Ms. is an English language honorific that is used with the full name of a woman and intended to be the default form of address. The term originated from the first title that was once used for all women, ‘Mistress’. It was only revived and revised in the 20th century, with its plural forms ‘Mss.’, ‘Mses.’, and ‘Mmes.’.

With its usage, there are many questions including suggestions on how and whether it should be used at all. Some say that ‘Ms.’ would remove the need for someone to determine (or reveal) the marital status of a woman, while some say that it’s an ugly title. Some etiquette writers even state that it is not very helpful.


  • A marital-neutral honorific title for women.
  • A title considered to be normally correct in addressing a woman, regardless of her marital status.
  • A title used that needn’t involve figuring out whether to address someone as ‘Miss’ or ‘Mrs.’, whether married or unmarried, and whether she has changed her name or not. (e.g. Ms. Jane Doe)
  • A preferred title for business purposes as stated by some etiquette writers. (e.g. Ms. Jane Smith)

Miss is an English language honorific that is traditionally used for unmarried woman exclusively. As with ‘Mrs.’, it originated in the 17th century as a contraction of the word Mistress. Its plural form is Misses. Formerly, it was the default title for businesswomen, but has now been replaced by ‘Ms.’


  • A proper title used in addressing all young ladies. (e.g. Can I help you, Miss?)
  • A title sometimes used irrespective of marital status with a woman’s first name. (e.g. Miss Jane)
  • A title used in upper class households (a social class composed of the wealthiest members of society) by servants to address unmarried ladies of the household.
  • A title used for a beauty queen (where most pageants require unmarried contestants, e.g.
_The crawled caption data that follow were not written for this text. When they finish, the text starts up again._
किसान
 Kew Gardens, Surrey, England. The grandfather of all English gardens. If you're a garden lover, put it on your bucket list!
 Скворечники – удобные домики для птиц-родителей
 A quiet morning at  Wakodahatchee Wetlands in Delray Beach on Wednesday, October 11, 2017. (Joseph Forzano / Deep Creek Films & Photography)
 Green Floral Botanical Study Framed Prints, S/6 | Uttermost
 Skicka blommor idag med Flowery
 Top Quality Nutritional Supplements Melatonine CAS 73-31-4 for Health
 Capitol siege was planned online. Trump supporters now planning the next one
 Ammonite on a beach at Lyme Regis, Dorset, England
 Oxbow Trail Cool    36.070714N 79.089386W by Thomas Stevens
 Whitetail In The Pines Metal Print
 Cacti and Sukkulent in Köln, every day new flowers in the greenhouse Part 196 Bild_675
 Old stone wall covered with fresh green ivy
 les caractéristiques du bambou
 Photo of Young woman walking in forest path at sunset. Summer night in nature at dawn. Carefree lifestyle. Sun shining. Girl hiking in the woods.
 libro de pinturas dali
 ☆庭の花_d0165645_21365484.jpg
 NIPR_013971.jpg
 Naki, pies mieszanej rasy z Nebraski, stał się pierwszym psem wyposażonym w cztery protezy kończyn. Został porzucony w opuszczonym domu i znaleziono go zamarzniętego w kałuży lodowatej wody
Miss World, Miss Universe, Miss America)

Mrs. vs Ms. vs Miss

What’s the difference between Mrs., Ms., and Miss? You might think that it’s simply about a woman’s marital status, but little did you know that each one could mean something else.

Generally, ‘Mrs.’ is a title used for married women, and ‘Miss’, a title for unmarried women. ‘Ms.’ on the other hand, seems like a word that’s taken from the word ‘Miss’, but in truth, it isn’t. They all originated from the word ‘Mistress’ and ‘Ms’ is used for all women regardless of their marital status.

Now differentiating ‘Mrs.’ from ‘Miss’ and ‘Ms.’, the answer is somewhat obvious. Differentiating ‘Miss’ and ‘Ms.’ however is not that obvious. Phonetically, it is almost identical, but ‘Miss’ should be pronounced as /’mis/, while ‘Ms.’ is supposed to be pronounced as /’miz/, /məz/, or /məs/ when unstressed. Also, while ‘Miss’ is mostly used for single women, ‘Ms.’ however can be used for all women, married or unmarried.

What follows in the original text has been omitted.